RECUERDAN esa canción de Torrebruno en la que el cantante decía "voy al zoo", "voy al parque" y no recuerdo a dónde más, luego se escuchaba la voz de un niño que decía "voy contigo" y contestaba Torrebruno "no, tú no"? Algo parecido le ocurrió recientemente a un vecino de Comares en la iglesia del pueblo. El hombre fue a comulgar y el párroco se negó en redondo, alegando que el susodicho no asiste a misa todos los domingos y que en cinco años no había ido a confesar ni una vez. El vecino, católico y creyente, salió ofendido del envite y presentó sus quejas al señor obispo: en concreto, lo que peor encajó fue que el presbítero le aplicara la amonestación, aunque en voz baja, en la misma iglesia y en el momento de la comunión frente a todos los feligreses, lo que pudo dar pie a todo tipo de especulaciones. Y ahora el ofendido pide una disculpa pública. A más de uno le aguarda una Cuaresma difícil.

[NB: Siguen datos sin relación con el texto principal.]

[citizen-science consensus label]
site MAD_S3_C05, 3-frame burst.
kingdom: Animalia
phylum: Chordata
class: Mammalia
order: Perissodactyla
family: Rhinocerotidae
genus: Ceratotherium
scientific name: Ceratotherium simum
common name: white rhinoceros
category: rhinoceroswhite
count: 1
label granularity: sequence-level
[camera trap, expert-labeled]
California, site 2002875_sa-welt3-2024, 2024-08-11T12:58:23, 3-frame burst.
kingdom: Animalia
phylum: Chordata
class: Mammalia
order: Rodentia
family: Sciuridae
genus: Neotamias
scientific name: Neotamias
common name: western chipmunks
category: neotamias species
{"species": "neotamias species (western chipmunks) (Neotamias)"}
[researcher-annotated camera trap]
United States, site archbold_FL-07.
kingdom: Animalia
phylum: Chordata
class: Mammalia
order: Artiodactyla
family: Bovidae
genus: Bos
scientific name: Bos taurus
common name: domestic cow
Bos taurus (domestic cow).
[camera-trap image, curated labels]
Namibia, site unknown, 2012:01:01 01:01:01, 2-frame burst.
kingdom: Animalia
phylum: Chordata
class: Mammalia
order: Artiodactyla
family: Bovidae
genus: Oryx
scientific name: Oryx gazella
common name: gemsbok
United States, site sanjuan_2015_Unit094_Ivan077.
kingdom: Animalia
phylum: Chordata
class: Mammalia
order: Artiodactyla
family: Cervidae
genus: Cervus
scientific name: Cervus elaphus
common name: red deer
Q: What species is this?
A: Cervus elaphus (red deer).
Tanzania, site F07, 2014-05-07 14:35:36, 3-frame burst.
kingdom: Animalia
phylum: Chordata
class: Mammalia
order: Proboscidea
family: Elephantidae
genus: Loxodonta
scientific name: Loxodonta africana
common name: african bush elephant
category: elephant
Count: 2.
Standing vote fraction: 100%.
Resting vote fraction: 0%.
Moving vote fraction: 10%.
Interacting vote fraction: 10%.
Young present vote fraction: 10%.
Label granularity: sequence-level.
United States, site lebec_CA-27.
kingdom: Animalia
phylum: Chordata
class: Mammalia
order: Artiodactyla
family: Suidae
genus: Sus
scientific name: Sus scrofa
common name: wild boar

El episodio, aunque anecdótico, resulta revelador. Cada vez que la Iglesia dice "no, tú no" y decide quién puede formar parte de su nómina y quién no, se arma la marimorena. Véanse las recientes advertencias sobre excomunión lanzadas desde la Conferencia Episcopal a los políticos que apoyaran la reforma de la ley del aborto. La Iglesia, como cualquier organización, puede exigir los requisitos que quiera a sus admitidos, potenciales o de facto. Y eso no se le puede criticar. El problema es ampliar la exclusividad a los límites de lo público: una cosa es advertir que apoyar el aborto es un pecado, lo que forma parte de una respetable esfera privada, y otra pedir que conste como delito (como también hicieron los obispos), lo que no compete a la Iglesia. Del mismo modo, una cosa es llamar la atención al feligrés en privado, "hombre, Fulano, cuánto tiempo hace que no vas por la parroquia", y otra denunciar su falta en público, en plan auto de fe. Si no distinguen ambos negocios, que Dios nos pille confesados.